Hi,
I am running a three node mongoDB cluster. I am using mongoDB 3.0.11 with RocksDB as storage engine. When I insert a new item into the store, I set w=3, j=True. According to MongoDB documentation, when updated with j=True option, it guarantees that writes go to the journal and the journal is fsynced before the write is acknowledged. But that doesn't seem to be the case. When running strace on mongod, these are the file-system operations that happen on an insert:
---Client request here---
append("/data/ds-app-bugs/example/multi-mongo/workload_dir2/db/journal/000006.log", offset=1361, inode=7213977, count=16723)
----Client acked here-----
This could result in a data loss if the node crashes before the write completely makes to the disk.

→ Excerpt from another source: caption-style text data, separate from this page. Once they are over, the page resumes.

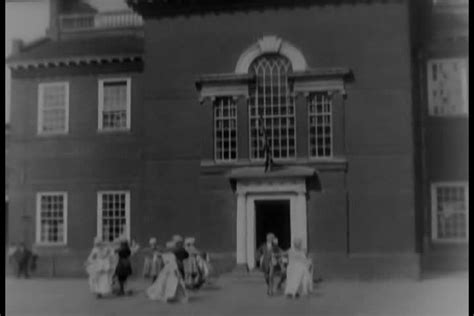along with the gods philadelphia 1930s debs recall days of alexander hamilton in old time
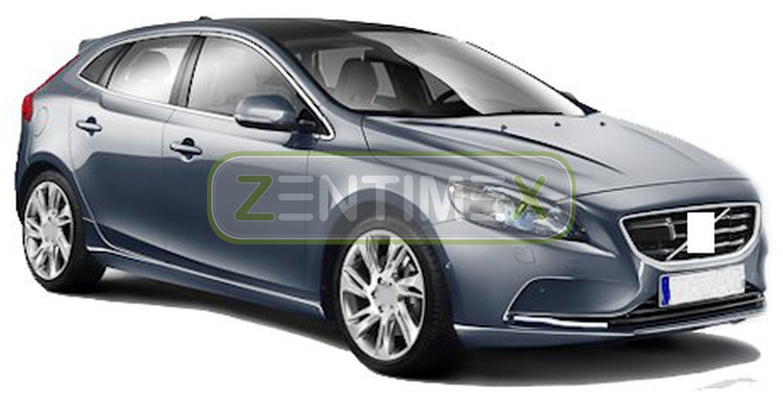 mit variablen Kofferraumwanne für Volvo V40 2 Schrägheck Hatchback 5-türer 2012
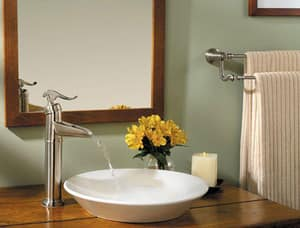 Pfister Ashfield™ 13-11/32 in. 1.2 gpm 1-Hole Lavatory Faucet with Single Lever Handle PLF040YP0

If the crash happens on two nodes on a three node cluster, one of these nodes could become the leader and a global data loss is possible. We have reproduced this particular data loss issue using our testing framework. As a fix, it would be safe to fsync the journal before acknowledging the client.
In the same version of MongoDB with WiredTiger as the storage engine, journal is fsynced before acknowledging the client.
Except for one place in the code, the rocksdb writes are called with default write options. Could this be the cause of this bug?
rocks_counter_manager.cpp: auto s = _db->Write(rocksdb::WriteOptions(), &wb);
rocks_engine.cpp: auto s = _db->Write(rocksdb::WriteOptions(), &wb);
rocks_engine.cpp: syncOptions.sync = true;
auto s = _db->Write(syncOptions, &wb);
rocks_record_store.cpp: auto s = _db->Write(rocksdb::WriteOptions(), &wb);
rocks_record_store.cpp: auto s = _db->Write(rocksdb::WriteOptions(), &wb);
rocks_recovery_unit.cpp: auto status = _db->Write(rocksdb::WriteOptions(), wb);
I would be happy to file an issue if needed. If so, should I file the issue in MongoDB repository or Mongo-Rocks repository?
Thanks,
Aishwarya